Here is my data:
my_df_1 <- data.frame(col_1 = c(1,2,3,4,5,15), col_2 = c(4,5,6,8,9,17))
my_df_2 <- data.frame(col_1 = c(1,6,3,4,4), col_2 = c(4,5,5,11,13), col_3 = c(7,8,9,10,11))
my_df_1
my_df_2
I would like to join my_df_1 and my_df_2 on col_1 and col_2 and get my_df_3
my_df_3 <-data.frame(col_1 = c(1,2,2,3,4,4,5,15), col_2 = c(4,5,5,6,8,8,9,17),
col_3 = c(7,8,9,9,10,11,NA, NA))
my_df_3
Here is a logic of the join. We start with row one of the my_df_1, if I can match values in both columns with my_df_2 then simply pull values from col_3 from my_df_2. For example the first row is matched completely and we simply get value from col_3 = 7.
In the second row of my_df_1 we could only match value in the second column (5) so we got value from column 3 = 8. 5 of second column was also found in and 3 of my_df_2 so we also pulled col_3 = 9 from third row.

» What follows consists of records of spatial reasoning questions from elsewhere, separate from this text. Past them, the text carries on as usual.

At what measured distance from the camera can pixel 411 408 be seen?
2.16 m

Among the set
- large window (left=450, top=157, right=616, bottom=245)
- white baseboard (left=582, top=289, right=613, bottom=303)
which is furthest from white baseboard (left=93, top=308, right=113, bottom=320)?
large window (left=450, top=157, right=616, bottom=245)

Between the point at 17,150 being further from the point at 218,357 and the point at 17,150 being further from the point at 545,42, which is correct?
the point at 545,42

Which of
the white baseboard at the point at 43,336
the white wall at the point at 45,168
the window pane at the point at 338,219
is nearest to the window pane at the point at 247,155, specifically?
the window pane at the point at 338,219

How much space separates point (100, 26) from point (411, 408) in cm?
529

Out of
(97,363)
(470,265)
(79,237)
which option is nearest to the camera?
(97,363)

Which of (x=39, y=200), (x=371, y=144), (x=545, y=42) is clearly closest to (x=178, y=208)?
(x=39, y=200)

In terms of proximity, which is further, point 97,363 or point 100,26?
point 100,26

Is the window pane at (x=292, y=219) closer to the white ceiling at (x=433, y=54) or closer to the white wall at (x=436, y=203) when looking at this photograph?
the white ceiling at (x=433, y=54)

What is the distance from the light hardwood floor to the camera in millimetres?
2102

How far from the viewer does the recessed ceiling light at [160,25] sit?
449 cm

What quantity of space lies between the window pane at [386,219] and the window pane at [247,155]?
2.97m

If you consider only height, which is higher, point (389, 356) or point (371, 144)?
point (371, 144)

In third row of my_df_1 we could only match value in the first column, so we pulled value 9.
Similarly in the 4th row we only matched 4 in two rows of my_df_2 and we pulled 10 and 11.

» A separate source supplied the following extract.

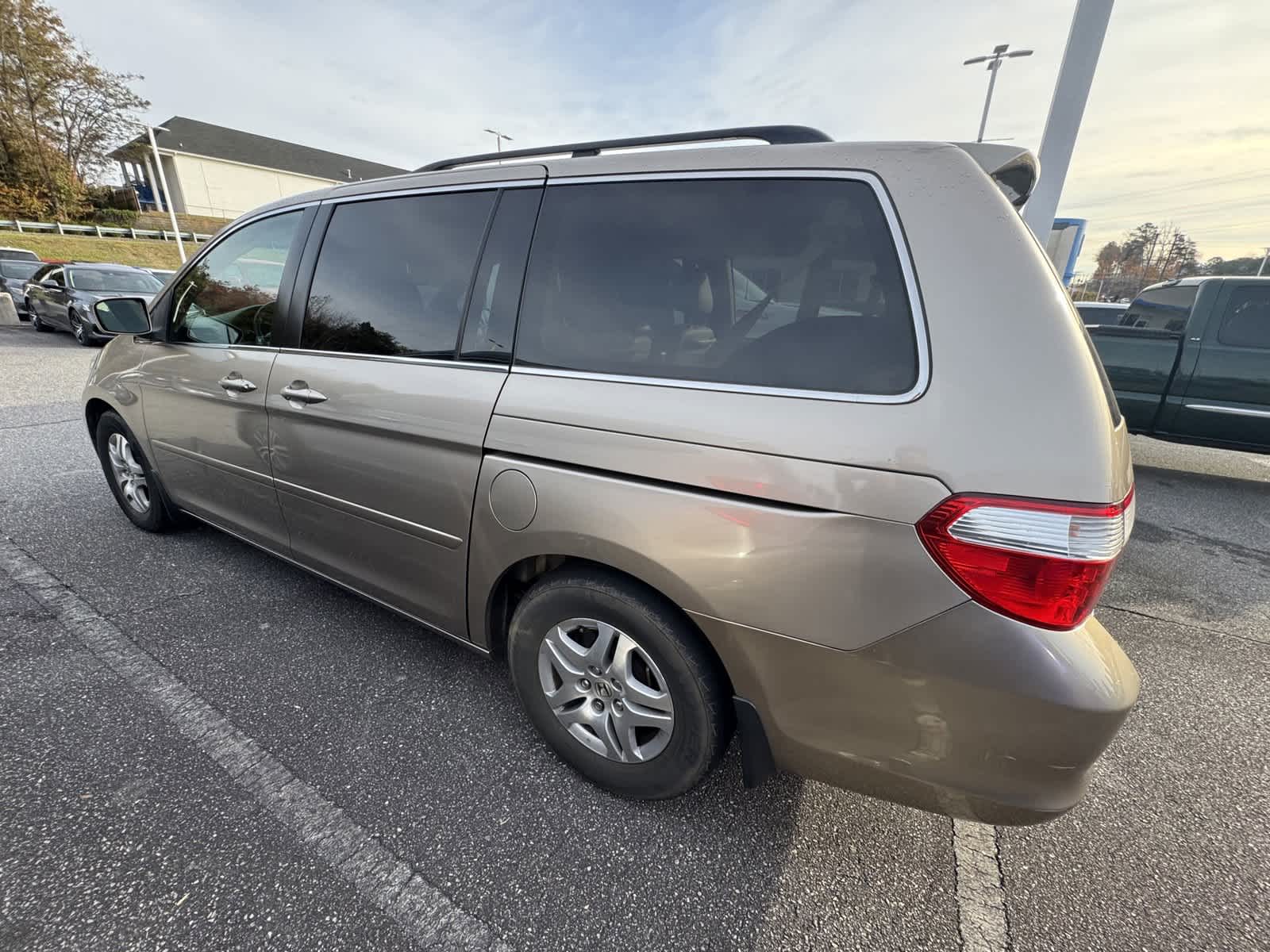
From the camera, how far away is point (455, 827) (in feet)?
5.75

Other rows were not matched so we ended up with NA. This is a bit similar to left join, but also very different.
What kind of join is it? What is the easiest way to accomplish it?
Update
Thank you everyone for the comments and suggestions. I am struggling with choosing right title for my question. And I also failed to come up with minimal example. It looks like my example came out too abstract. So I am going to make my example more concrete here (but still somewhat minimal). I have database of employees. There are three columns for each employee and there are plenty of nulls.
I also have compensation table with the same column.

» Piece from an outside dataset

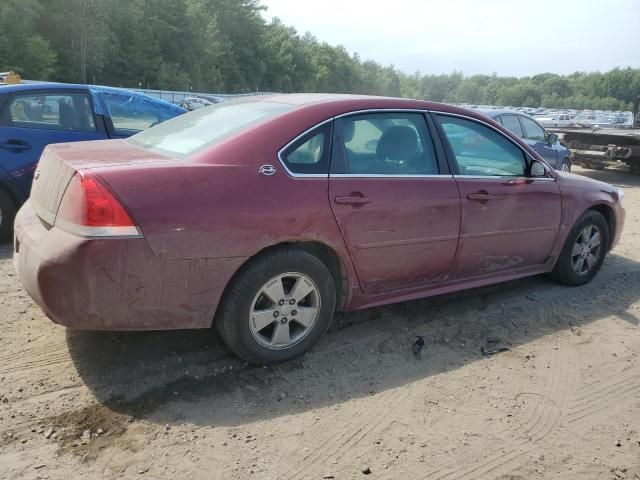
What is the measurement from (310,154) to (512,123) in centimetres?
824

For each employee I would like to compute relevant compensation. If can match all columns like in case of employee 5, then answer is clear: 8. When I cannot match all columns like in case of employee 1, I would like to take average over matched values 2 and 8 => 5. That is it. I agree that this does not look like any particular join and it looks like the solution is to take consecutive left joins over power set of columns descending from the biggest to the lowest number of columns and stopping on the match.